#### Datos proporcionados

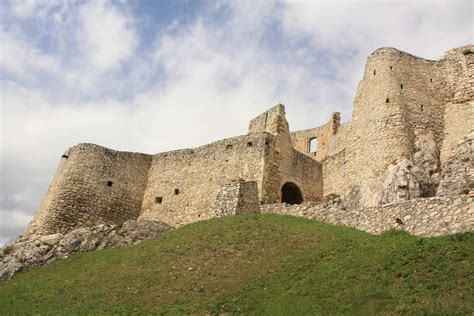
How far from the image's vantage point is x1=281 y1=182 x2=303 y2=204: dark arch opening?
30266 mm

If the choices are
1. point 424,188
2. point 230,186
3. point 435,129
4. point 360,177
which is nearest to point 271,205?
point 230,186

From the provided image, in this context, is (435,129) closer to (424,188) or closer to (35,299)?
(424,188)

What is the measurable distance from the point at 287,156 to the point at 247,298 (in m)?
16.4

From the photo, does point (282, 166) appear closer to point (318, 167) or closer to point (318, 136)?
point (318, 167)

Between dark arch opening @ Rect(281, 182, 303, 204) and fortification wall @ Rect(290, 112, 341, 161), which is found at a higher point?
fortification wall @ Rect(290, 112, 341, 161)

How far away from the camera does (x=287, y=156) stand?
3027cm

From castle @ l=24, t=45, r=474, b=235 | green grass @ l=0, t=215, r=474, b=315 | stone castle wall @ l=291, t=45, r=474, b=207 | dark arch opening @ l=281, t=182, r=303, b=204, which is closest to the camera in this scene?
green grass @ l=0, t=215, r=474, b=315

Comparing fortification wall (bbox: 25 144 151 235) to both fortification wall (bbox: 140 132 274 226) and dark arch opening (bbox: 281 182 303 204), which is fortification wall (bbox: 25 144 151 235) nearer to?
fortification wall (bbox: 140 132 274 226)

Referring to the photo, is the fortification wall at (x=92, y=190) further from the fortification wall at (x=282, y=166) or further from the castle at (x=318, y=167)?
the fortification wall at (x=282, y=166)

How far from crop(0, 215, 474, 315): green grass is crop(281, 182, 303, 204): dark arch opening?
760cm

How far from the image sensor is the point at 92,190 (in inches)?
1260

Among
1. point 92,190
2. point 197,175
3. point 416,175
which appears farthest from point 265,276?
point 92,190

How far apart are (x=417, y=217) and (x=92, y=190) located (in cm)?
2074

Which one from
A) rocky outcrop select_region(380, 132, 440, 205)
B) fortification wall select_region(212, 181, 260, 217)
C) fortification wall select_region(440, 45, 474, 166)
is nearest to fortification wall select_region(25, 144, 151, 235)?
fortification wall select_region(212, 181, 260, 217)
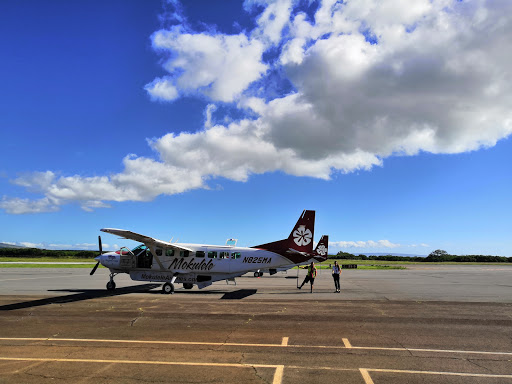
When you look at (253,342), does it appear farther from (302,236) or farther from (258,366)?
(302,236)

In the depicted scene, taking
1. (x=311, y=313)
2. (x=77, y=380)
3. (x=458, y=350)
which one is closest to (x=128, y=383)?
(x=77, y=380)

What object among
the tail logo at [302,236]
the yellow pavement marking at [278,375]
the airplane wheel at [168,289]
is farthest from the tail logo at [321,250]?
the yellow pavement marking at [278,375]

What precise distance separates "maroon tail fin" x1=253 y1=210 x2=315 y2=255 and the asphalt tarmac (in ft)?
19.7

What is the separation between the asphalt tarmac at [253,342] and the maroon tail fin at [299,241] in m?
6.00

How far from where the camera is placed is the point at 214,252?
22.0 metres

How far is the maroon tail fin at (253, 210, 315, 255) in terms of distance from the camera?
22500 mm

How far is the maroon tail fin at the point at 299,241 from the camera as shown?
73.8ft

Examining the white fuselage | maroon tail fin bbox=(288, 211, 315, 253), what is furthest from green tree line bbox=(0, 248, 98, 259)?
maroon tail fin bbox=(288, 211, 315, 253)

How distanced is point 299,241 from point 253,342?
13849 mm

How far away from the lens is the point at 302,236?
23.0 metres

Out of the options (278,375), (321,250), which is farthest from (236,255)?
(321,250)

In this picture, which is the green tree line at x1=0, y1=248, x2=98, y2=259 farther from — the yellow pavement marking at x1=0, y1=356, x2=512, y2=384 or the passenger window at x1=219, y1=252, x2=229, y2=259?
the yellow pavement marking at x1=0, y1=356, x2=512, y2=384

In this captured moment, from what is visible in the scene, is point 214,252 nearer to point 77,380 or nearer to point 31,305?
point 31,305

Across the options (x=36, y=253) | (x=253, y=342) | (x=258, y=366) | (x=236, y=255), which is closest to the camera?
(x=258, y=366)
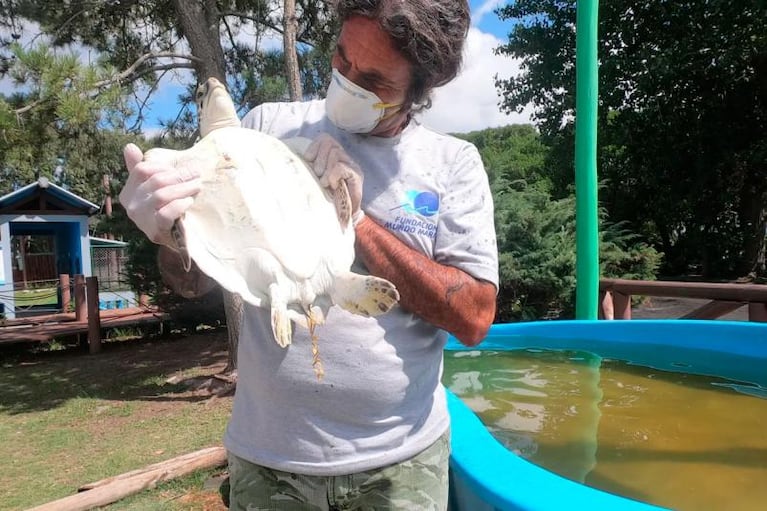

#### Qué hacer
Por favor, devuelve todas las líneas del material que contengan la palabra "nearest". Distingue entre mayúsculas y minúsculas.

#### Respuesta
which is nearest to point 271,205?
is nearest to fortification wall select_region(25, 144, 151, 235)?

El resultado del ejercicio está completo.